Dial is running in county commission District 7 which includes the city of Brighton and a portion of Brighton Township. Cowan is running in county commission district 3 which includes the townships of Iosco, Unadilla, and Putnam plus southern Handy Township and southwest Hamburg Township.
Both urged the commission to adopt a resolution similar to one already approved unanimously by the Hamburg Township board of trustees.
It calls for:
• Tribar to be disconnected from the Wixom Wastewater Treatment Plant while the careless procedures that caused the release of hexavalent chromium are investigated.
• Investigation of criminal charges against Tribar by agencies including the Michigan attorney general, Michigan State Police, the Oakland County Prosecutor, Michigan Occupation Safety and Health Agency, the Michigan Department of Health and Human Services, the Michigan Department of the Environment, Great Lakes, and Energy.
• Tribar to be fined to the maximum extent possible to cover the costs of investigations, testing, and cleanup costs, including improvements and enhancements to the Huron River ecosystem.
• Requiring all significant industrial users to have an approved industrial pretreatment program.
• Requiring that wastewater treatment plants that empty into the Huron River system, including Wixom’s, not provide service to significant industrial users until they have an approved industrial pretreatment program.
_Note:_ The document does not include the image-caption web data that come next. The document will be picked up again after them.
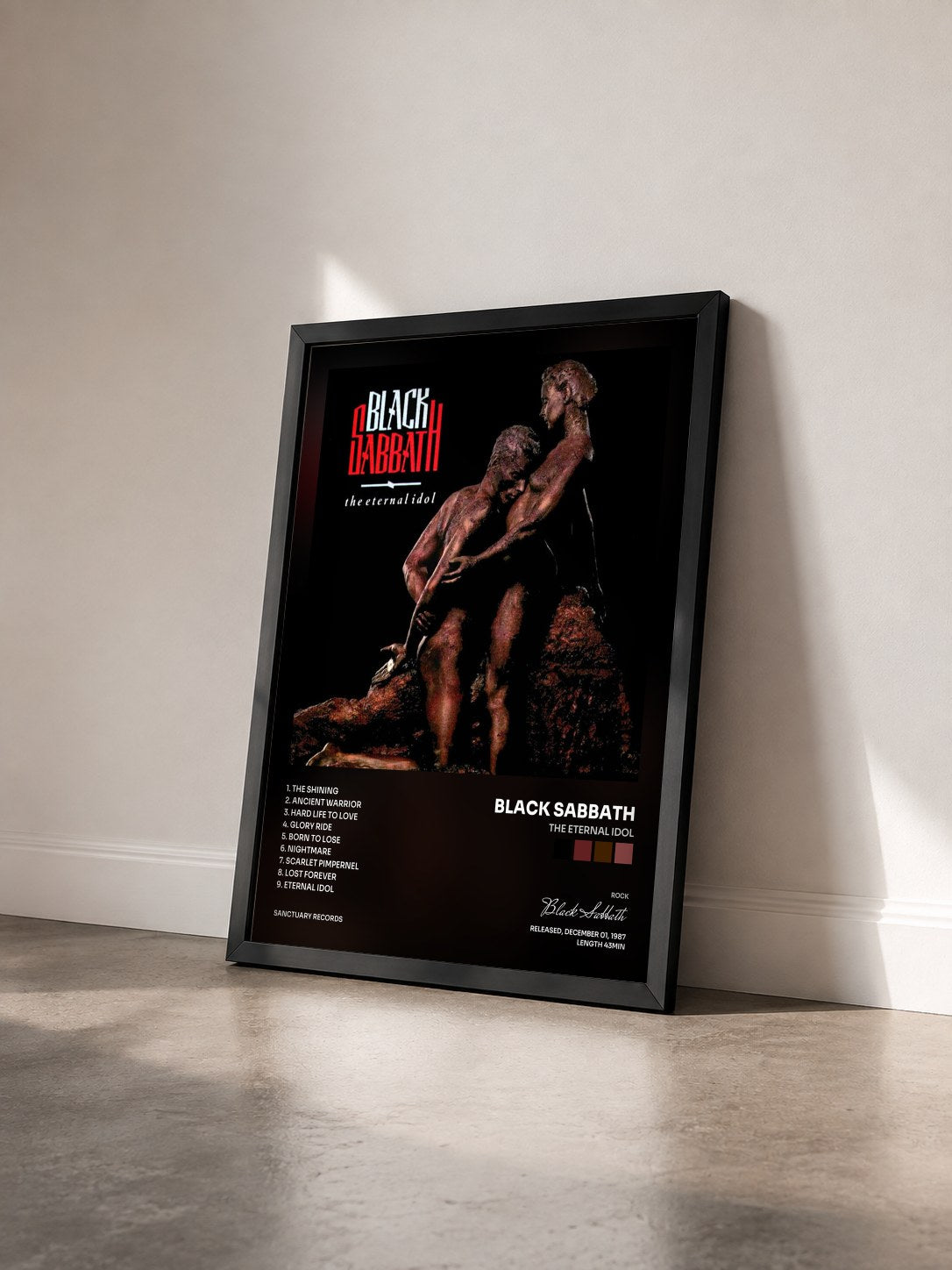 #noir Tableau de l'album The Eternal Idol de Black Sabbath vu de trois quarts, cadre noir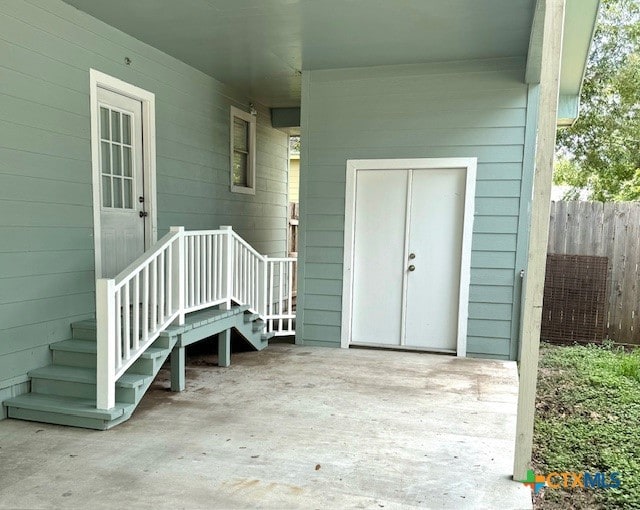 entrance to property with a patio area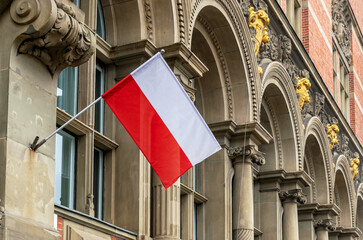 Flag of Poland on the facade of an old government building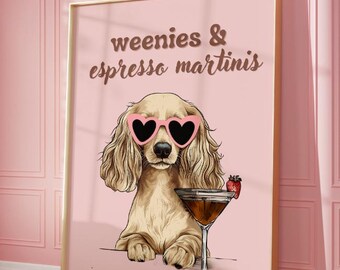 May include: A pink and gold framed print with a cartoon dachshund wearing pink heart-shaped sunglasses and holding a martini glass with a strawberry garnish. The text on the print reads "weenies & espresso martinis".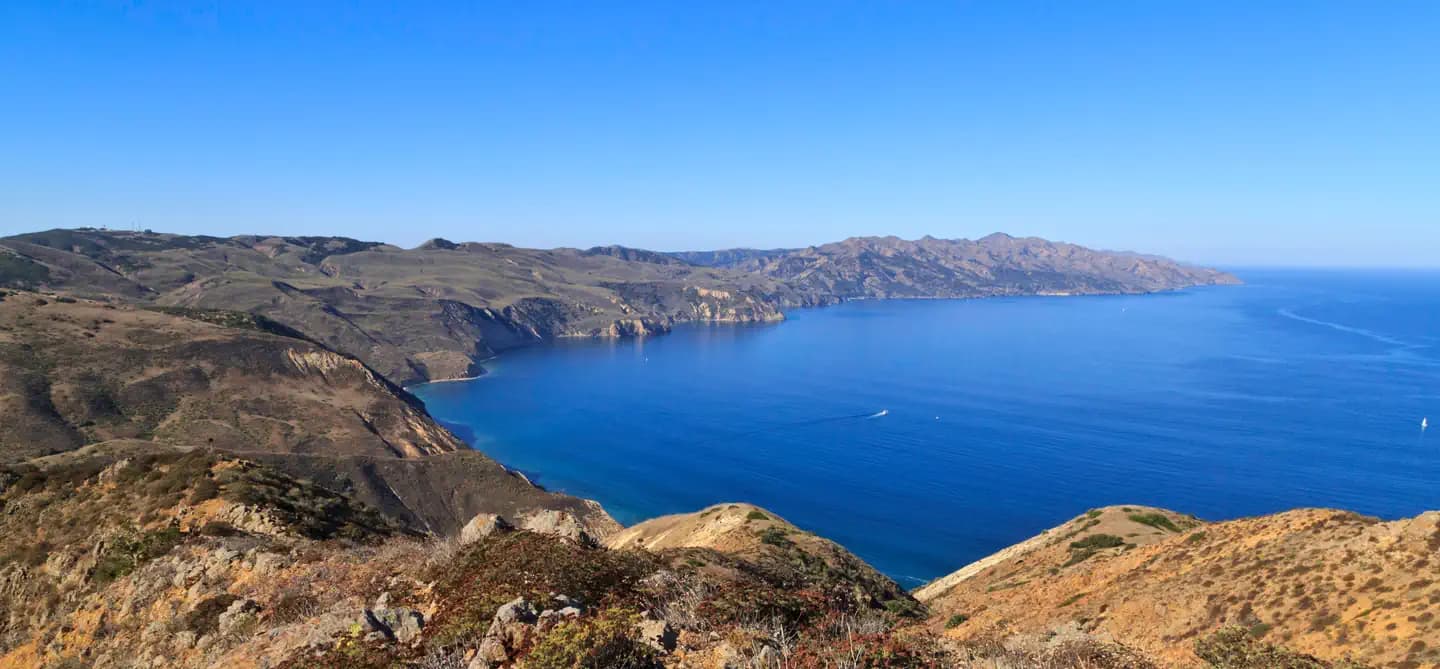 View from a high ridge overlooking the rest of a long, narrow, rugged island with steep cliffs.  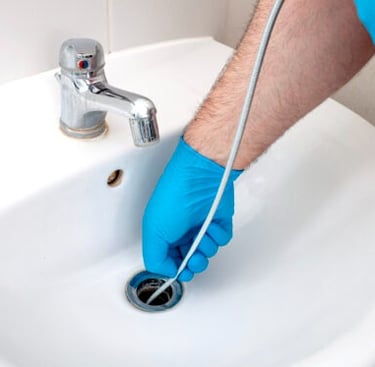 Using a drain snake to clean a clogged bathroom sink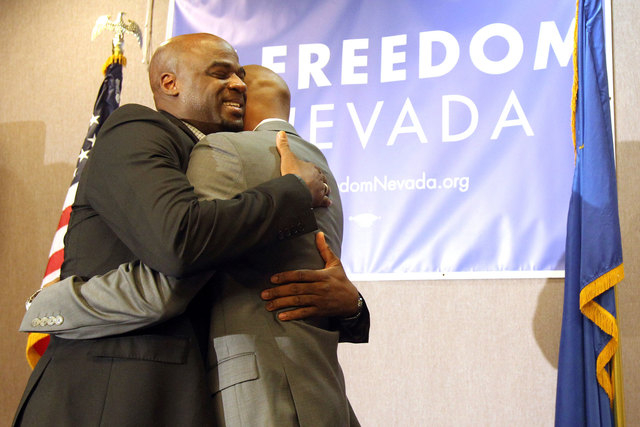 Nevada state Senator Kelvin Atkinson, left, hugs his fiance Sherwood Howard after proposing during a celebration of the 9th U.S. Circuit Court of Appeals on ruling Tuesday, Oct. 7, 2014, finding N ...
On Aug. 1, Tribar Manufacturing LLD of Wixom had informed EGLE that it released several thousand gallons of a liquid containing 5 percent hexavalent chromium, a known cancer-causing substance.
The news resulted in EGLE issuing a No Contact order for much of the Huron River, disrupting recreational uses of the river and causing concern about the water supply for the city of Ann Arbor downstream. The no contact order has since been lifted.
The incident is the second time Tribar has been accused of being the source of pollutants in the Huron River. In recent years, Tribar was named as the primary source of PFAS/PFOS so-called “forever chemicals” that have polluted the Huron River all the way to where the river meets Lake Erie. An advisory against eating fish from the Huron River was issued due to that pollution.